It's only been 10 minutes since you started, but you already feel overwhelmed and need a break. You grab your phone and start replying to messages, losing yourself for 20 minutes. After that dopamine hit, you try to focus again, but it's almost impossible to think clearly.
This is most people’s lives. It’s mundane. losing hours of their day in a brain fog that prevents them from sitting down and investing time in cognitive work. This is why they often don't achieve their goals and end up in jobs they don't enjoy.
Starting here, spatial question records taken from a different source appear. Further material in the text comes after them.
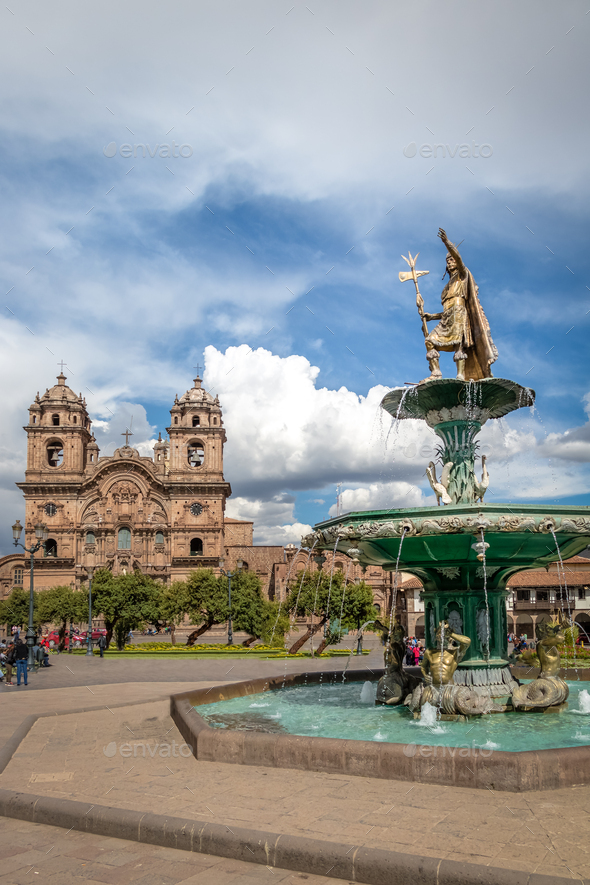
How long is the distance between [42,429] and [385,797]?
5892 centimetres

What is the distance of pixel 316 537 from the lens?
8797 mm

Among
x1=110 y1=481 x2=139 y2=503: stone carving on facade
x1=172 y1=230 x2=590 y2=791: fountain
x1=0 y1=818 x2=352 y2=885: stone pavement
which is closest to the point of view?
x1=0 y1=818 x2=352 y2=885: stone pavement

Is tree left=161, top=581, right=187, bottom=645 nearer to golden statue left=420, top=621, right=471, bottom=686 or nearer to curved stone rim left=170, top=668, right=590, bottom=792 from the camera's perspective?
golden statue left=420, top=621, right=471, bottom=686

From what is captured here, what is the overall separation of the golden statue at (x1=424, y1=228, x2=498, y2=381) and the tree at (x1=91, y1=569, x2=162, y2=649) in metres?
27.3

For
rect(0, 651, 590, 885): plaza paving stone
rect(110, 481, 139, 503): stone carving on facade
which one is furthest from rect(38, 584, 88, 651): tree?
rect(0, 651, 590, 885): plaza paving stone

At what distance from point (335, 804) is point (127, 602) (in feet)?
101

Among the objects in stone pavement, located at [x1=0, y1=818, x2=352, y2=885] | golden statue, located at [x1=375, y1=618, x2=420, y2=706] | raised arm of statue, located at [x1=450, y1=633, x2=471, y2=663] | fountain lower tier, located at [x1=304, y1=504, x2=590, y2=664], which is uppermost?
fountain lower tier, located at [x1=304, y1=504, x2=590, y2=664]

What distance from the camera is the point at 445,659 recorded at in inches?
311

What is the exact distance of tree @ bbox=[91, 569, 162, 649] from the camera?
3341 cm

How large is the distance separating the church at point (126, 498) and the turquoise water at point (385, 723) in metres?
48.2

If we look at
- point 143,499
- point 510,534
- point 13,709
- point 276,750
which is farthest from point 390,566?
point 143,499

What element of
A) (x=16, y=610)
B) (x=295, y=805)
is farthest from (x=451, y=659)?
(x=16, y=610)

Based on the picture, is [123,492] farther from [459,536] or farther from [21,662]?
[459,536]

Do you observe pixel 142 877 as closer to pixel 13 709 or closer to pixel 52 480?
pixel 13 709
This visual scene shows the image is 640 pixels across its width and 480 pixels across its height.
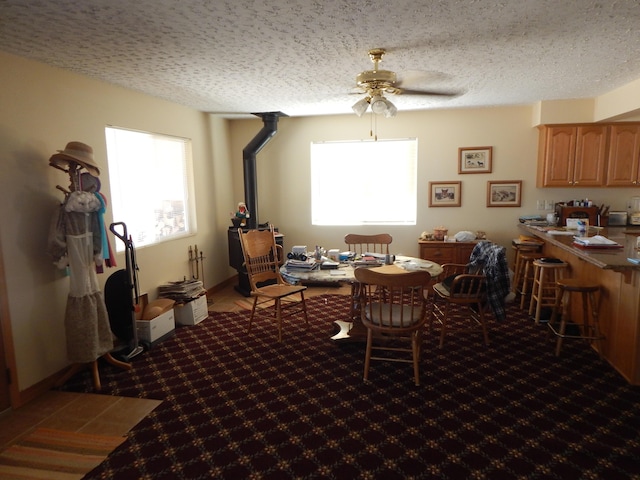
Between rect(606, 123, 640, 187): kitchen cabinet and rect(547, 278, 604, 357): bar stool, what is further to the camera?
rect(606, 123, 640, 187): kitchen cabinet

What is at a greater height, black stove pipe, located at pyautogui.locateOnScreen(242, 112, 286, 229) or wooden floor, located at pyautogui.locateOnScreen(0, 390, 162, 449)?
black stove pipe, located at pyautogui.locateOnScreen(242, 112, 286, 229)

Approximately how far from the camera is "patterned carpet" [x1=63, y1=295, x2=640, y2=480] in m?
2.09

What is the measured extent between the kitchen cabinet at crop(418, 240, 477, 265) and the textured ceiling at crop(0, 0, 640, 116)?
1.93 metres

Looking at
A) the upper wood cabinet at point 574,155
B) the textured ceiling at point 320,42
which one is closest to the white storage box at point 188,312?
the textured ceiling at point 320,42

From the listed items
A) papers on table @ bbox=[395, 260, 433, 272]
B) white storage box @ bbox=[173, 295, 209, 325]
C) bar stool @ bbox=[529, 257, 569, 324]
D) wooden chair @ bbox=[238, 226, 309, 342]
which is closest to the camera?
papers on table @ bbox=[395, 260, 433, 272]

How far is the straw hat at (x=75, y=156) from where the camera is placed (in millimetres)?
2764

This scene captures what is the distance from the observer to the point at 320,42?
2619mm

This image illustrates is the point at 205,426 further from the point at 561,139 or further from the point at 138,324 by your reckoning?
the point at 561,139

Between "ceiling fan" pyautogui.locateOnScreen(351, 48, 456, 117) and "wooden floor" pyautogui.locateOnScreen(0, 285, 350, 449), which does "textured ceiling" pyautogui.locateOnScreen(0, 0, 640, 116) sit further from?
"wooden floor" pyautogui.locateOnScreen(0, 285, 350, 449)

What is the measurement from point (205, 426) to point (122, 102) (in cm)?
304

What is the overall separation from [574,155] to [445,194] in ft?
5.27

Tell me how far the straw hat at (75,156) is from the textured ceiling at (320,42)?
2.10 feet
I was once in this situation myself, spending four hours a day playing video games,doom-scrolling, and watching self-improvement videos without taking any action to improve my life. No wonder I felt depressed! And this is the reason why most teenagers are facing mental health issues. They are trapped in their so-called solitary confinement.

So, how did I get out of this rut? The most pivotal step I took was to eliminate my phone addiction.
I quit social media. I deleted Instagram for 9 months. I eliminated Snapchat and made a challenge not to let my screen time go above 1 hour a day. I am not saying that it’s an obligation to delete all of it and go extreme, you might have a business of yours on Instagram but it’s not that you don’t watch reels and doom scroll on it. What about Snapchat? Is it benefiting you in any way? Answer that to yourself and then make the decision.
Try building a habit of opening your phone only when you intend to open it. You will experience discomfort in the initial stages but when you’ve become used to it, you’ll always think before opening your phone, reducing your screen time and saving hours per day. There’s an app called“one sec”, download it, and how it works is you set apps that distract you and end up taking hours of your day and whenever you try to open it, it will show you something fascinating that will have a profound effect and you’ll end up making better choices. Try it yourself.
Another tactic I used is to just keep your phone away from you when you’re about to work on your tasks. Keeping it in the other room, giving it to your mom and asking her to give it to you only when you NEED it, etc.
This addiction isn’t something that will dissipate overnight. You’ll have you consistently do it regardless of the urge you feel to go back right into that comfort bubble. Develop mindfulness by MEDITATION so that your awareness increases making you more alert to not jump into these brain-damaging activities.
Make a schedule ( I talked about it in my previous letter) and fill it with meaningful tasks and scheduling breaks where you can use your phone. Another massive tip is switching to long-form educational content instead of watching high-dopamine short-form content (reels, shorts, etc). Listening to podcasts is by far the best thing you can do to educate yourself on the things that aren’t taught in our day-to-day lives. Books too is amongst one of the greatest sources out there to educate yourself.
Actionable steps:
Realize that if you don’t surmount this addiction, it’s only going to be detrimental and will turn into a predicament.
Stop feeding your brain with cheap dopamine low-form content. Instead, start watching podcasts and educational long-form videos.
Develop mindfulness through meditation so you’re more aware of your actions. The app called “one sec” will help
Make a schedule, filling your days with meaningful tasks so you don’t have enough time to waste on your phone.
When you’re about to pick up your phone, ask yourself if you’re picking it up for a genuine purpose or just because you’re bored and want some entertainment. Develop intention.
Keep your phone in a different room.
Start a challenge of limiting your screen time to 1 hour, 2 hours or more according to how much you work on your phone.

Cheers to your path of leaving mediocrity and separating yourself from the masses!